Directions for this task =>
Can you rewrite the material from the line containing "What is the measured separation between" down to the line containing "(x=586, y=216) <", both included, with every "nearest" changed to "closest" and nothing else altered?

Records supplied =>
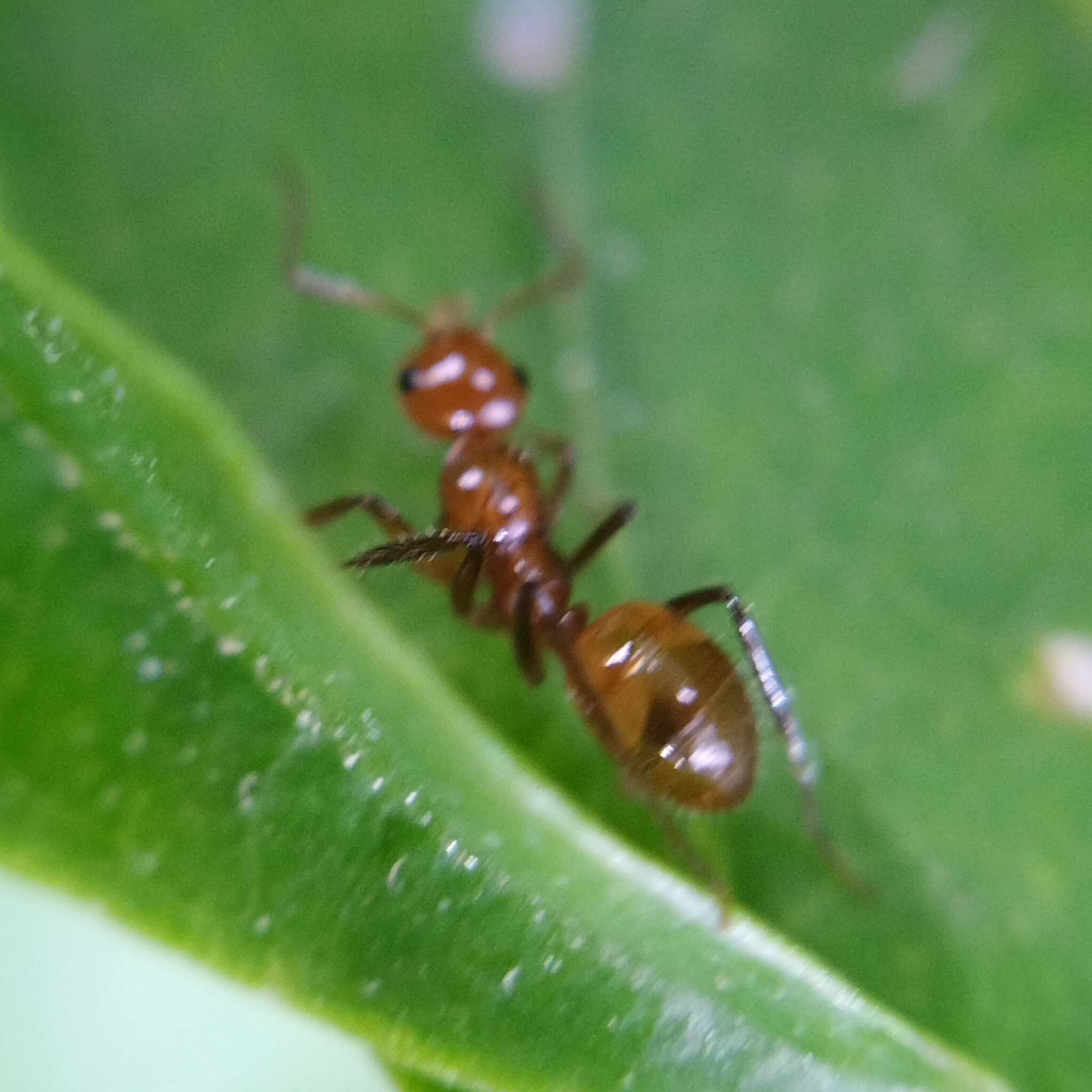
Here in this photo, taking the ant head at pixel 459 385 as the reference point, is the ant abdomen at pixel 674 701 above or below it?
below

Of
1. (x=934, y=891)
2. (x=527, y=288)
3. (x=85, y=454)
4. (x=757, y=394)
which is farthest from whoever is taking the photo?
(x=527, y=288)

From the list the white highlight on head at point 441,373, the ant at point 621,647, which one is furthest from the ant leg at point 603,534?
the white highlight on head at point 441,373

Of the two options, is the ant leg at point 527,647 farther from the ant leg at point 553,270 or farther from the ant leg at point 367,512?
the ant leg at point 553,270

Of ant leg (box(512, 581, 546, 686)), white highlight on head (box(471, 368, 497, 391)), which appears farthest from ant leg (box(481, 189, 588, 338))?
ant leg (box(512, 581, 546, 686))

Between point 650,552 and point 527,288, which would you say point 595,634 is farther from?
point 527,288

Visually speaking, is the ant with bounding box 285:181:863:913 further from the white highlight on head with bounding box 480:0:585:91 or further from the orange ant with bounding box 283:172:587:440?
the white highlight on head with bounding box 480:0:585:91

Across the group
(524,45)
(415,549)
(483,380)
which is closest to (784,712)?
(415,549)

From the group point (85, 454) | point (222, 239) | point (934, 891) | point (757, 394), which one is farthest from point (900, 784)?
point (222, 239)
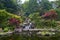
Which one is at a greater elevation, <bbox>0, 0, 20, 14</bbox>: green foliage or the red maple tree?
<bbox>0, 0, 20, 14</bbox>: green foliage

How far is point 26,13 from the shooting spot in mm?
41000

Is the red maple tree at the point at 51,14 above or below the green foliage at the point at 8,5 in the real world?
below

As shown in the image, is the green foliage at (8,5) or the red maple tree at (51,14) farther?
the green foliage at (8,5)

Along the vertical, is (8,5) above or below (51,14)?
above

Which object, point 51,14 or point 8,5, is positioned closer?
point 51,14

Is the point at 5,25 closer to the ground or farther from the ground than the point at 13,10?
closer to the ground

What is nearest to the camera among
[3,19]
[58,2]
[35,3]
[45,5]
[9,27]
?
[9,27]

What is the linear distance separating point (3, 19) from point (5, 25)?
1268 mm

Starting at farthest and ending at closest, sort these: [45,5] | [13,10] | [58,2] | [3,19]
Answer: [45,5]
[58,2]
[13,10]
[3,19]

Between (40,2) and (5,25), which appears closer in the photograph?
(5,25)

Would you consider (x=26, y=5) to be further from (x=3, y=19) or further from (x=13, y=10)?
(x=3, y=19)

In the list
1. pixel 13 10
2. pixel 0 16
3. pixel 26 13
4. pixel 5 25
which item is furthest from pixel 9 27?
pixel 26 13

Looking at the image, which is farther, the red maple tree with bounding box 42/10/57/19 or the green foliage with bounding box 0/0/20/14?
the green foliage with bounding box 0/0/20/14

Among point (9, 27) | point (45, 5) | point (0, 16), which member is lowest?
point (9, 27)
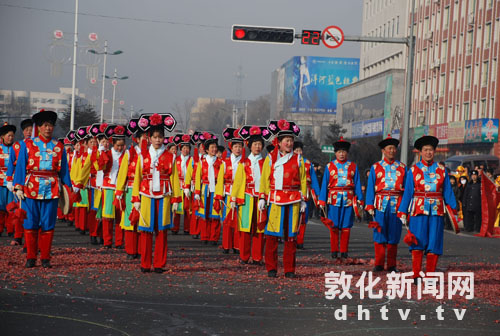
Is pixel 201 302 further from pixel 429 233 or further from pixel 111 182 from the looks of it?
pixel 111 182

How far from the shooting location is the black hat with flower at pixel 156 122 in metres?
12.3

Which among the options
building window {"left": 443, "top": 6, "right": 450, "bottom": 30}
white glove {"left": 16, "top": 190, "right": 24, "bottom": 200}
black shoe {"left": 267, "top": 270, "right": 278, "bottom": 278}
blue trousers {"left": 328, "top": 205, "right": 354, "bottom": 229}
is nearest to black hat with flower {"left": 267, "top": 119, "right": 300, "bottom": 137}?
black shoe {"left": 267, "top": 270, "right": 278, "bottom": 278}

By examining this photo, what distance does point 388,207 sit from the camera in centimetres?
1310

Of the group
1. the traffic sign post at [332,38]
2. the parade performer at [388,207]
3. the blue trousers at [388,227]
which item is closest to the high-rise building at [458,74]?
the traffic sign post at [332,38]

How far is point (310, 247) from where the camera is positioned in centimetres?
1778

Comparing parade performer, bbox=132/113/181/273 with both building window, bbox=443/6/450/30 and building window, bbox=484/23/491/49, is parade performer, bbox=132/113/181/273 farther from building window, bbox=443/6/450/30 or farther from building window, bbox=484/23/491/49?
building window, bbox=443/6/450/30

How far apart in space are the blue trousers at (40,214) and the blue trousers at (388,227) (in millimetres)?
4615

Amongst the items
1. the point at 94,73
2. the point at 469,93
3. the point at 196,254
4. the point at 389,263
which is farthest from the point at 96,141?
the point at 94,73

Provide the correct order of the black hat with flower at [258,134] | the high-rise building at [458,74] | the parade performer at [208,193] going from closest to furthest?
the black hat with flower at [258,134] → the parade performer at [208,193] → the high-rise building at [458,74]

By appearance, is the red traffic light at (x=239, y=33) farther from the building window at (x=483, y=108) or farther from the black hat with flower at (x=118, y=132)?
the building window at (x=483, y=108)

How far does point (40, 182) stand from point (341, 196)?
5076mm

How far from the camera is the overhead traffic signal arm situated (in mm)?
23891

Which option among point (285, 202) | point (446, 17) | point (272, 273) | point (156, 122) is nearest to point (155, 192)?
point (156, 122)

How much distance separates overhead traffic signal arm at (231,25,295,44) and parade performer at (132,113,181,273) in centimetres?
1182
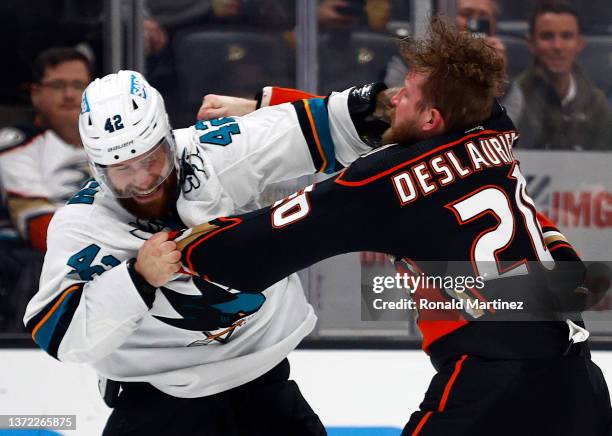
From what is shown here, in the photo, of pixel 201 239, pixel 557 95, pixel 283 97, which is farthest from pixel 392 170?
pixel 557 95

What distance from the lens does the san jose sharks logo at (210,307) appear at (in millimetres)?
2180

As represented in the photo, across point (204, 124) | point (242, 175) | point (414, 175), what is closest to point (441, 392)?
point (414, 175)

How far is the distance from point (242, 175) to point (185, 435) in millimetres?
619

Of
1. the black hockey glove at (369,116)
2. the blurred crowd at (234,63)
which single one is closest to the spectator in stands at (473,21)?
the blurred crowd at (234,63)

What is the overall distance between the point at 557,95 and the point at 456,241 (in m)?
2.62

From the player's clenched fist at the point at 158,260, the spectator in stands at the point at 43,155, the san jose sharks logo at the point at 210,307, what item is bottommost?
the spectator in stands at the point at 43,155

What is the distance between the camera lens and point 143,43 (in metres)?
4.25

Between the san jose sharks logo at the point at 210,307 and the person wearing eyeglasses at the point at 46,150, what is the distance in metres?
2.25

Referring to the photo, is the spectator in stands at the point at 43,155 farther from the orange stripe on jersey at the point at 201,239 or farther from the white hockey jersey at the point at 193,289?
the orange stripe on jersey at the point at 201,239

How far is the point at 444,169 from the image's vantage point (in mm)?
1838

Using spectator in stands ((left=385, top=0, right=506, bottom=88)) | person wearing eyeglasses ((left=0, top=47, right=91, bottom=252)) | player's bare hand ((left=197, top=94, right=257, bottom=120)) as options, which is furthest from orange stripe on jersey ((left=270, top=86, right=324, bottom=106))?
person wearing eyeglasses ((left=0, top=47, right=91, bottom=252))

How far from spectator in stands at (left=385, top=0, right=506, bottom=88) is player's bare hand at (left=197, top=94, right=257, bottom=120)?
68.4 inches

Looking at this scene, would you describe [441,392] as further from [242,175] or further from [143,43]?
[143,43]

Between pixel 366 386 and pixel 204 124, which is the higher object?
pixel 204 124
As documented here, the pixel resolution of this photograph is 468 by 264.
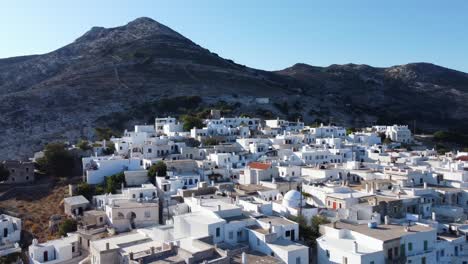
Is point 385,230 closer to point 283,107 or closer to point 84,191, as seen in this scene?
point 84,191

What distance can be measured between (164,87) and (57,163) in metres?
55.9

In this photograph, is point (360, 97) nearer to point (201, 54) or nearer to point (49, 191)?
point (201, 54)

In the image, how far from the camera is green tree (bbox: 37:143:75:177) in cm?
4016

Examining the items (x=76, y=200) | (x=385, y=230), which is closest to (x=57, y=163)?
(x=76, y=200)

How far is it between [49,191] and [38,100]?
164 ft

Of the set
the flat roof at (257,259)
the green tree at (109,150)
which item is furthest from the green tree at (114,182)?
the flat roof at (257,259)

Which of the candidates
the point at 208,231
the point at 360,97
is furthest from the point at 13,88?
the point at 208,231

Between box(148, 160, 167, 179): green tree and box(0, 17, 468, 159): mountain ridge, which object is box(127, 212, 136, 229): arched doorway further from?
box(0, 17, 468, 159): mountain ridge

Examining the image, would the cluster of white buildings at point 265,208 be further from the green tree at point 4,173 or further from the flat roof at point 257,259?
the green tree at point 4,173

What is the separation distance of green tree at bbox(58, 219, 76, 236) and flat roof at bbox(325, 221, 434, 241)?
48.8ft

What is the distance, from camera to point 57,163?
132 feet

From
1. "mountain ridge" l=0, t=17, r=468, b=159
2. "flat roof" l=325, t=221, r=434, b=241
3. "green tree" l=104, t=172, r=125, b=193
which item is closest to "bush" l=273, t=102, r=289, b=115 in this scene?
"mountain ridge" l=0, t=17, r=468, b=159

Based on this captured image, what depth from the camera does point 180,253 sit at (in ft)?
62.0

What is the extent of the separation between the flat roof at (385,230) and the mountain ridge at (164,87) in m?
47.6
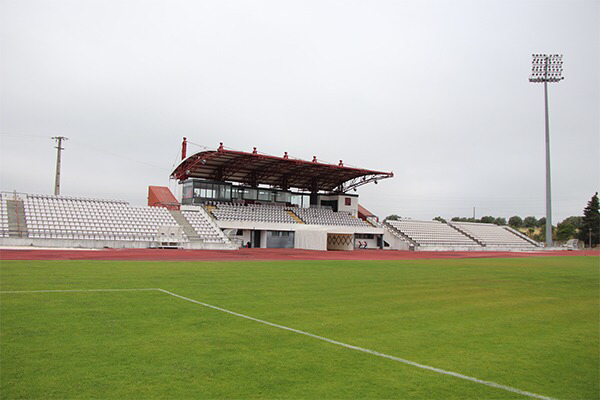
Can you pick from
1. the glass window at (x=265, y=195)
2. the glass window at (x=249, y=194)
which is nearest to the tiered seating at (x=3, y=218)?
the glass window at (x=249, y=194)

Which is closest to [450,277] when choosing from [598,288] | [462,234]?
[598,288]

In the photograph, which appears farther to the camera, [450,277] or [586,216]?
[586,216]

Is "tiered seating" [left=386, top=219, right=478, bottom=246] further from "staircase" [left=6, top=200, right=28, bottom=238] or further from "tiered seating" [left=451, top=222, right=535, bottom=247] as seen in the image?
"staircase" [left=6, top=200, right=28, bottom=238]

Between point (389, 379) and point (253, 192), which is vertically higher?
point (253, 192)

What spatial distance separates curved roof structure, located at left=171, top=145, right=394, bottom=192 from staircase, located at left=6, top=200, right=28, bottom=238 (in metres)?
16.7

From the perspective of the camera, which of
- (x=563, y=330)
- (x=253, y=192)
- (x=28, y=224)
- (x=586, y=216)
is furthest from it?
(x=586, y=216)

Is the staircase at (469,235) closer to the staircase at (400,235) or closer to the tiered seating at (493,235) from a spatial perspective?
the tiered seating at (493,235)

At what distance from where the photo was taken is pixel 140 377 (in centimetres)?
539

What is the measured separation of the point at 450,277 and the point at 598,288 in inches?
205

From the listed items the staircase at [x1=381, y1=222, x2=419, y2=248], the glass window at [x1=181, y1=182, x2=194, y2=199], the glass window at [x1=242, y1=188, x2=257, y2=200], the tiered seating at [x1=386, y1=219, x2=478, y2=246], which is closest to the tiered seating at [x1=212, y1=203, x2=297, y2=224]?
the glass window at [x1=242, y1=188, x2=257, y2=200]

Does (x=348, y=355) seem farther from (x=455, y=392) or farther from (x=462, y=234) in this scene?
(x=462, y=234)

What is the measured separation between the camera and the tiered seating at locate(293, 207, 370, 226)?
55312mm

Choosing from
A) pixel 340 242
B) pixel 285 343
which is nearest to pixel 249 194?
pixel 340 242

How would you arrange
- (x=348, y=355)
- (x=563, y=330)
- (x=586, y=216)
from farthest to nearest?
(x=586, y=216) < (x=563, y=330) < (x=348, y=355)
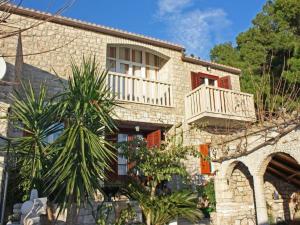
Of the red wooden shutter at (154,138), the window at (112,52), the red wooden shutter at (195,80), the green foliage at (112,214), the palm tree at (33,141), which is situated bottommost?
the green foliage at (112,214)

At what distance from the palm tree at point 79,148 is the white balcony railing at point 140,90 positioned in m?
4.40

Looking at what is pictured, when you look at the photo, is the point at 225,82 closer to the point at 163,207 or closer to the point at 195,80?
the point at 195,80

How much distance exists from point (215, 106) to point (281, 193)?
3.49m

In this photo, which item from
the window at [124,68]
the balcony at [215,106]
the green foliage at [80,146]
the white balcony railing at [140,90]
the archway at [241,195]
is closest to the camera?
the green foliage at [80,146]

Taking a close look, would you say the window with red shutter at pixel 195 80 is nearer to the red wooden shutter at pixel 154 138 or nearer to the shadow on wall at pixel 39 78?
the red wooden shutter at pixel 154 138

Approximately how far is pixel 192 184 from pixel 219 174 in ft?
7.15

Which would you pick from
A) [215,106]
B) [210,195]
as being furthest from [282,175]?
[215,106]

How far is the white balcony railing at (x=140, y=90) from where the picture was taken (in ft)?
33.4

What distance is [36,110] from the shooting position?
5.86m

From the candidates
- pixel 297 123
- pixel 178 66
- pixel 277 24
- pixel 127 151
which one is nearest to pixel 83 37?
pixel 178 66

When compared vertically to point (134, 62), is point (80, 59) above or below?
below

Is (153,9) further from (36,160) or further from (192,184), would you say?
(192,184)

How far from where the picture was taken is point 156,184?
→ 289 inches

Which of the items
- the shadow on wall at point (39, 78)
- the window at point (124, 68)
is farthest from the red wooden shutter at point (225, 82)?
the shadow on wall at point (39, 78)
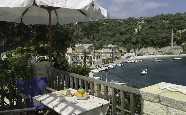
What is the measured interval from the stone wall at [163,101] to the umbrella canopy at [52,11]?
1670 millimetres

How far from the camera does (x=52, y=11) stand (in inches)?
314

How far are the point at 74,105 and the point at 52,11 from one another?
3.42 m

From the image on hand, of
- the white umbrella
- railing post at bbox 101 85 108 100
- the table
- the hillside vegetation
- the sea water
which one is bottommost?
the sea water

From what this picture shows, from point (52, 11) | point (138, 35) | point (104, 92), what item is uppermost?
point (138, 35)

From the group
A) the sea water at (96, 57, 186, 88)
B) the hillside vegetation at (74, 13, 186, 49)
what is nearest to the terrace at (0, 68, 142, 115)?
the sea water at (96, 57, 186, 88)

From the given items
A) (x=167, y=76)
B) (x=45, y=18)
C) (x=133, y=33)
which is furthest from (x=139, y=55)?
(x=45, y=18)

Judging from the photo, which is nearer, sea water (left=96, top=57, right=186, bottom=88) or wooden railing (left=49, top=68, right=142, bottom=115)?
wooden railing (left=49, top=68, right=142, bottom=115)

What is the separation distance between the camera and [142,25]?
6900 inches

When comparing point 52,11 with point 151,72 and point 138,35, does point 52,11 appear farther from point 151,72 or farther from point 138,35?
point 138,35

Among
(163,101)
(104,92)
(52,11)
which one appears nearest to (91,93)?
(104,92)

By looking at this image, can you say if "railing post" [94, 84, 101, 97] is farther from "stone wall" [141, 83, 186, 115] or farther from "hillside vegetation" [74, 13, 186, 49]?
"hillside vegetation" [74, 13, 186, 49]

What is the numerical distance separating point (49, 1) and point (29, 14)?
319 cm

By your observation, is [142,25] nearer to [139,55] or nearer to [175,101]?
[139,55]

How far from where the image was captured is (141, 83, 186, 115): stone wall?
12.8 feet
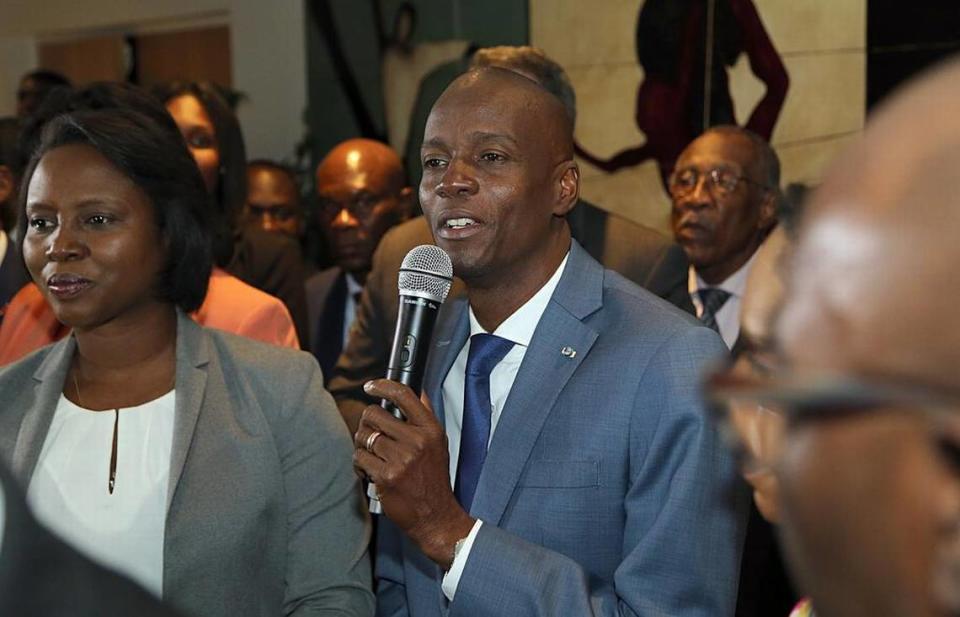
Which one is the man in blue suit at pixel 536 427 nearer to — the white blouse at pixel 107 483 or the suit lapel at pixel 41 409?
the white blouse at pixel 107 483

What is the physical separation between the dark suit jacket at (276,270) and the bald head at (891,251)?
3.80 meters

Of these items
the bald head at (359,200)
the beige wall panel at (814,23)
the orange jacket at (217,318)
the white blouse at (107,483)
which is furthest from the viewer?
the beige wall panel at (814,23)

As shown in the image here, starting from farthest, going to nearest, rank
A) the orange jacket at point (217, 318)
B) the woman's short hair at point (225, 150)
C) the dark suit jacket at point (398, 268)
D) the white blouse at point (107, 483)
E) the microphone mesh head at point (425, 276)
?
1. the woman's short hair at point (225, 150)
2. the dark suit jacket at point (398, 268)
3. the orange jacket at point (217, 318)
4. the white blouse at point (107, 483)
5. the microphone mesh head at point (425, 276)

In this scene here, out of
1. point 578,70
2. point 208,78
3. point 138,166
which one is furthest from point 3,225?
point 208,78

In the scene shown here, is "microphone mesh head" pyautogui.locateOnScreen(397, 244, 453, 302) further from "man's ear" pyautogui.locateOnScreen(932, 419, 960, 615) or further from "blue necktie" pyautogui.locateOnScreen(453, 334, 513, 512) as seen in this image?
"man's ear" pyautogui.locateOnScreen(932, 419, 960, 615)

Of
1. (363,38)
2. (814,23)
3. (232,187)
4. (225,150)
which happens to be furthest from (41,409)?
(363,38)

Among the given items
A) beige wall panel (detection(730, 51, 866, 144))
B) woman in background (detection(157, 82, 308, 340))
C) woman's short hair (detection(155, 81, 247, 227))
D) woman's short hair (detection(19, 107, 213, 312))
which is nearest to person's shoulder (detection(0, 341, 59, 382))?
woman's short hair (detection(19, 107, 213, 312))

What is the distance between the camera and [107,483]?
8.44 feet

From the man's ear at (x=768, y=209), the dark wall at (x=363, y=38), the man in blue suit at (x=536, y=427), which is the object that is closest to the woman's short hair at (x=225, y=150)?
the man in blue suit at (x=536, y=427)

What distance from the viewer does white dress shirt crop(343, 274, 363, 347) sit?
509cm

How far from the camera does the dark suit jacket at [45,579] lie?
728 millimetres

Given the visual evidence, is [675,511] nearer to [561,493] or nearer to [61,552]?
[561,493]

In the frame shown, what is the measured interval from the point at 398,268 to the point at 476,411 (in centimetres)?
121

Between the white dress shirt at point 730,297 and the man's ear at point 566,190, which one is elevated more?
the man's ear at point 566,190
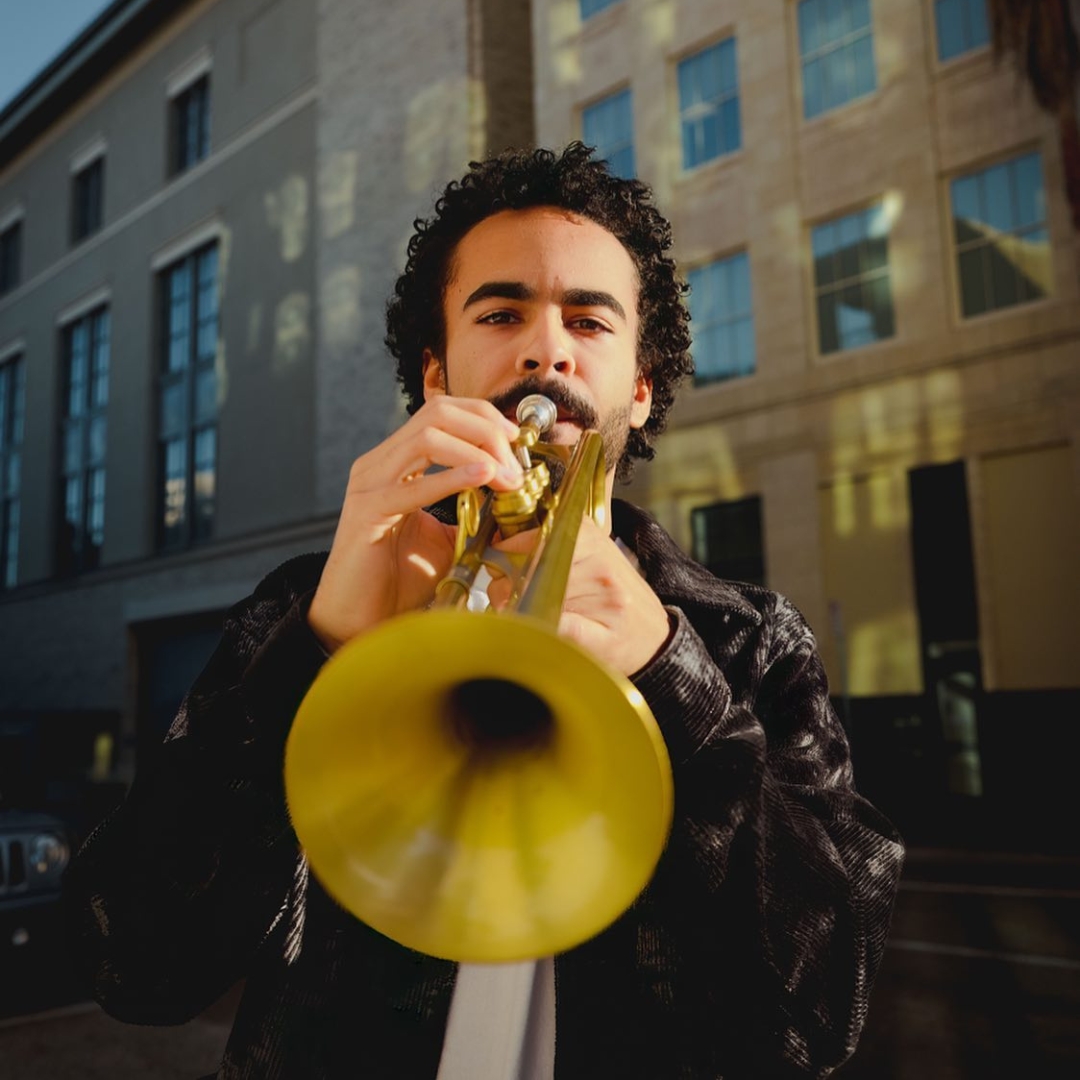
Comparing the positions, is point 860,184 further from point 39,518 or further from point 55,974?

Output for this exercise =>
What is the measured separation between the camera and the tiered seating at locate(293, 207, 370, 226)?
55312mm

Choosing from
A) pixel 340 242
B) pixel 285 343
which is closest to pixel 249 194?
pixel 340 242

How would you arrange
- (x=348, y=355)
- (x=563, y=330)
- (x=586, y=216)
from farthest to closest?
(x=586, y=216) < (x=563, y=330) < (x=348, y=355)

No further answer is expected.